Apache Hadoop is designed to run across a bunch of commodity machines (nodes). This was not designed to be run in a cloud based complex scenarios. But, because cloud allows simulation of individual nodes through VMs , cloud based Hadoop clusters emerged. But that presents an understanding difficulty for me. When I study any standard explanation of a Hadoop cluster it's always on-prem architecture because all the Hadoop architecture is explained in terms of logical & simple on-prem view in mind. But this presents difficulty in understanding how a cloud based cluster works -- especially concepts such as HDFS, data locality etc. In on-prem version of explanation every node has its own 'local' storage (it also implies that storage hardware is fixed for a specific node, it doesn't get shuffled) and it's also is not assumed that the node is ever deleted. Also, we treat that storage as part of the node itself so we never think of killing a node and retaining storage for later use.

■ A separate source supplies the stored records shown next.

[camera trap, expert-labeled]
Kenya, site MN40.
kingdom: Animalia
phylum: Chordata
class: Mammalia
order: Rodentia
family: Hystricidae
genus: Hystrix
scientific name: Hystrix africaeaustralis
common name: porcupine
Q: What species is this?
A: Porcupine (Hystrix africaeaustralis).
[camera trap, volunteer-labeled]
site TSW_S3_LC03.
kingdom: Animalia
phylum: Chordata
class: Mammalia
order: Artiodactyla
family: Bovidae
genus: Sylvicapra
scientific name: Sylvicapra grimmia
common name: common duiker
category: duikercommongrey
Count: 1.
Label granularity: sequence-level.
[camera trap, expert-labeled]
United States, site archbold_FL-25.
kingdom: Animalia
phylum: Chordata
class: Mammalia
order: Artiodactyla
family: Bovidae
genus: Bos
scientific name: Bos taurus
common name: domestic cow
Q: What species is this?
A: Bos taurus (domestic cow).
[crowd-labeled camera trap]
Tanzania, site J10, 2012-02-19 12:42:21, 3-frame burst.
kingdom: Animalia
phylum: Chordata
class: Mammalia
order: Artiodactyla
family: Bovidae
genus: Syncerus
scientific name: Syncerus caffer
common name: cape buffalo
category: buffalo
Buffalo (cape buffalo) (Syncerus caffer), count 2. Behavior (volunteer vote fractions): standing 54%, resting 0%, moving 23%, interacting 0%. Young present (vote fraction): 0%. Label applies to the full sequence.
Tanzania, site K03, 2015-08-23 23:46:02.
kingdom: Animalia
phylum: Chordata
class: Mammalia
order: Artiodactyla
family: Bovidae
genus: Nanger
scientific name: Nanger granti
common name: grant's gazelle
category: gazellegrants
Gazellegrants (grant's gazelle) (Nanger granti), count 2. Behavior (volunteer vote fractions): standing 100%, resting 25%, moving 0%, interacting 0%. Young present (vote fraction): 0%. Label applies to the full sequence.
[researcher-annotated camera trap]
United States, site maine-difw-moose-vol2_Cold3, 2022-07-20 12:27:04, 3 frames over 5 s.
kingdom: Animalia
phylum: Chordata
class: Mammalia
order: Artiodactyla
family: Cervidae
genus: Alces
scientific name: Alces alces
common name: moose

Now in cloud based Hadoop(HDInsight) model we can attach any Azure Storage account as primary storage for the cluster. So lets say if we have a cluster with 4 worker nodes and 2 head nodes , that single Azure Storage account acts as HDFS space for 6 virtual machines? And again , actual business data is not even stored on that -- it's stored on additional attached storage accounts. So I am not able to understand how does this get translated to on-prem Hadoop cluster? The core design of Hadoop cluster revolves around the concept of data locality , that data resides closest to processing. I know that when we create HDInsight cluster we create it in the same region as the storage accounts being attached. But it's more like multiple processing units (VMs) all sharing common storage rather than individual nodes with their own local storage. Probably , as long as it can accesses data fast enough (as though it resided locally) in the data center , it should not matter. But not sure if that's the case. The cloud based model presents the following picture to me:-
Can someone explain exactly how Apache Hadoop design gets translated into Azure based model ? The confusion arises from the fact that storage accounts are fixed and we can kill/spin cluster any time we want pointing to the same storage accounts.